* _Exercise brief_: Nothing may be dropped or altered: reproduce all the data.

(Data extracted from a collection)
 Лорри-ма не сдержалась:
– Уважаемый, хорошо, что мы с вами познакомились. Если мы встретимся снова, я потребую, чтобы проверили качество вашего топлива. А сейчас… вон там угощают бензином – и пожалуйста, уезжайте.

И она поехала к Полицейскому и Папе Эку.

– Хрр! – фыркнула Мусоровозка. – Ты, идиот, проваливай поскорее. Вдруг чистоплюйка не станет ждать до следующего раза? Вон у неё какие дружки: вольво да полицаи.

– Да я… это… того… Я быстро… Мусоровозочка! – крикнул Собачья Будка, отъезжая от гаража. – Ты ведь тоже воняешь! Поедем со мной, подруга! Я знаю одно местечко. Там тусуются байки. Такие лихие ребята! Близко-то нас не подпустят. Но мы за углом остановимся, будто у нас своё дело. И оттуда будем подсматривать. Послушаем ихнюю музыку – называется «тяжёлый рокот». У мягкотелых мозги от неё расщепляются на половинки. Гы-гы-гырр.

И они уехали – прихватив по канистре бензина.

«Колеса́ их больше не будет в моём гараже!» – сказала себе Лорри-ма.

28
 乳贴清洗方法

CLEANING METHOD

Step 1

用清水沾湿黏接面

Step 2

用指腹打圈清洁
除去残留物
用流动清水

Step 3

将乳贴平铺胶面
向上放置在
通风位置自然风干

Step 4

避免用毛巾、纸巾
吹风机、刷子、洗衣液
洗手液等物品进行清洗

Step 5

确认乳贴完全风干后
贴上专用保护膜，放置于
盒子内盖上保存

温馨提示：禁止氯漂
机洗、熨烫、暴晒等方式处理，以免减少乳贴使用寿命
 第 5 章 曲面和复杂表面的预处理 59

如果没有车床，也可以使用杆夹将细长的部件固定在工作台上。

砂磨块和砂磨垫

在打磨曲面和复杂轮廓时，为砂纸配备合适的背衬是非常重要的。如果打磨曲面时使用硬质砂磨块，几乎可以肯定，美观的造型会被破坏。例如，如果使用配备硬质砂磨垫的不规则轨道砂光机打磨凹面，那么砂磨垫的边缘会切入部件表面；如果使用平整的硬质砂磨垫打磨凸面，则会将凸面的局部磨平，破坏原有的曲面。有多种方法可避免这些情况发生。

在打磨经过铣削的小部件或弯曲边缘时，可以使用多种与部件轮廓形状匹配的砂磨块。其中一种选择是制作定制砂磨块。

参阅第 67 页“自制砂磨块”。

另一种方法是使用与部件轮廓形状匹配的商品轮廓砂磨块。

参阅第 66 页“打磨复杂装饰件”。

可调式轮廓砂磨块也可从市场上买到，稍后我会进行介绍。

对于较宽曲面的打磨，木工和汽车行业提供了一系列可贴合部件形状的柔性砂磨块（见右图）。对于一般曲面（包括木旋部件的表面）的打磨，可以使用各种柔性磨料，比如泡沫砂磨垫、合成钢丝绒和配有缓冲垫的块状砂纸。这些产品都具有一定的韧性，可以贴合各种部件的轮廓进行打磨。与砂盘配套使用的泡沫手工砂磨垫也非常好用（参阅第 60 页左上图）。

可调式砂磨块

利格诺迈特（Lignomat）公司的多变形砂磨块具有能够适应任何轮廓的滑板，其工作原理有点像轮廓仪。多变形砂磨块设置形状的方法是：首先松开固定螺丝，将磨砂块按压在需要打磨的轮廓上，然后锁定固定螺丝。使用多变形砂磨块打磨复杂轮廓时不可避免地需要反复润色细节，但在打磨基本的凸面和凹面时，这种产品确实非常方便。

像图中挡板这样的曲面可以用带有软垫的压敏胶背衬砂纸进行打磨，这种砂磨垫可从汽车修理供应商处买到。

* _The answer_:
 Лорри-ма не сдержалась:
– Уважаемый, хорошо, что мы с вами познакомились. Если мы встретимся снова, я потребую, чтобы проверили качество вашего топлива. А сейчас… вон там угощают бензином – и пожалуйста, уезжайте.

И она поехала к Полицейскому и Папе Эку.

– Хрр! – фыркнула Мусоровозка. – Ты, идиот, проваливай поскорее. Вдруг чистоплюйка не станет ждать до следующего раза? Вон у неё какие дружки: вольво да полицаи.

– Да я… это… того… Я быстро… Мусоровозочка! – крикнул Собачья Будка, отъезжая от гаража. – Ты ведь тоже воняешь! Поедем со мной, подруга! Я знаю одно местечко. Там тусуются байки. Такие лихие ребята! Близко-то нас не подпустят. Но мы за углом остановимся, будто у нас своё дело. И оттуда будем подсматривать. Послушаем ихнюю музыку – называется «тяжёлый рокот». У мягкотелых мозги от неё расщепляются на половинки. Гы-гы-гырр.

И они уехали – прихватив по канистре бензина.

«Колеса́ их больше не будет в моём гараже!» – сказала себе Лорри-ма.

28
 乳贴清洗方法

CLEANING METHOD

Step 1

用清水沾湿黏接面

Step 2

用指腹打圈清洁
除去残留物
用流动清水

Step 3

将乳贴平铺胶面
向上放置在
通风位置自然风干

Step 4

避免用毛巾、纸巾
吹风机、刷子、洗衣液
洗手液等物品进行清洗

Step 5

确认乳贴完全风干后
贴上专用保护膜，放置于
盒子内盖上保存

温馨提示：禁止氯漂
机洗、熨烫、暴晒等方式处理，以免减少乳贴使用寿命
 第 5 章 曲面和复杂表面的预处理 59

如果没有车床，也可以使用杆夹将细长的部件固定在工作台上。

砂磨块和砂磨垫

在打磨曲面和复杂轮廓时，为砂纸配备合适的背衬是非常重要的。如果打磨曲面时使用硬质砂磨块，几乎可以肯定，美观的造型会被破坏。例如，如果使用配备硬质砂磨垫的不规则轨道砂光机打磨凹面，那么砂磨垫的边缘会切入部件表面；如果使用平整的硬质砂磨垫打磨凸面，则会将凸面的局部磨平，破坏原有的曲面。有多种方法可避免这些情况发生。

在打磨经过铣削的小部件或弯曲边缘时，可以使用多种与部件轮廓形状匹配的砂磨块。其中一种选择是制作定制砂磨块。

参阅第 67 页“自制砂磨块”。

另一种方法是使用与部件轮廓形状匹配的商品轮廓砂磨块。

参阅第 66 页“打磨复杂装饰件”。

可调式轮廓砂磨块也可从市场上买到，稍后我会进行介绍。

对于较宽曲面的打磨，木工和汽车行业提供了一系列可贴合部件形状的柔性砂磨块（见右图）。对于一般曲面（包括木旋部件的表面）的打磨，可以使用各种柔性磨料，比如泡沫砂磨垫、合成钢丝绒和配有缓冲垫的块状砂纸。这些产品都具有一定的韧性，可以贴合各种部件的轮廓进行打磨。与砂盘配套使用的泡沫手工砂磨垫也非常好用（参阅第 60 页左上图）。

可调式砂磨块

利格诺迈特（Lignomat）公司的多变形砂磨块具有能够适应任何轮廓的滑板，其工作原理有点像轮廓仪。多变形砂磨块设置形状的方法是：首先松开固定螺丝，将磨砂块按压在需要打磨的轮廓上，然后锁定固定螺丝。使用多变形砂磨块打磨复杂轮廓时不可避免地需要反复润色细节，但在打磨基本的凸面和凹面时，这种产品确实非常方便。

像图中挡板这样的曲面可以用带有软垫的压敏胶背衬砂纸进行打磨，这种砂磨垫可从汽车修理供应商处买到。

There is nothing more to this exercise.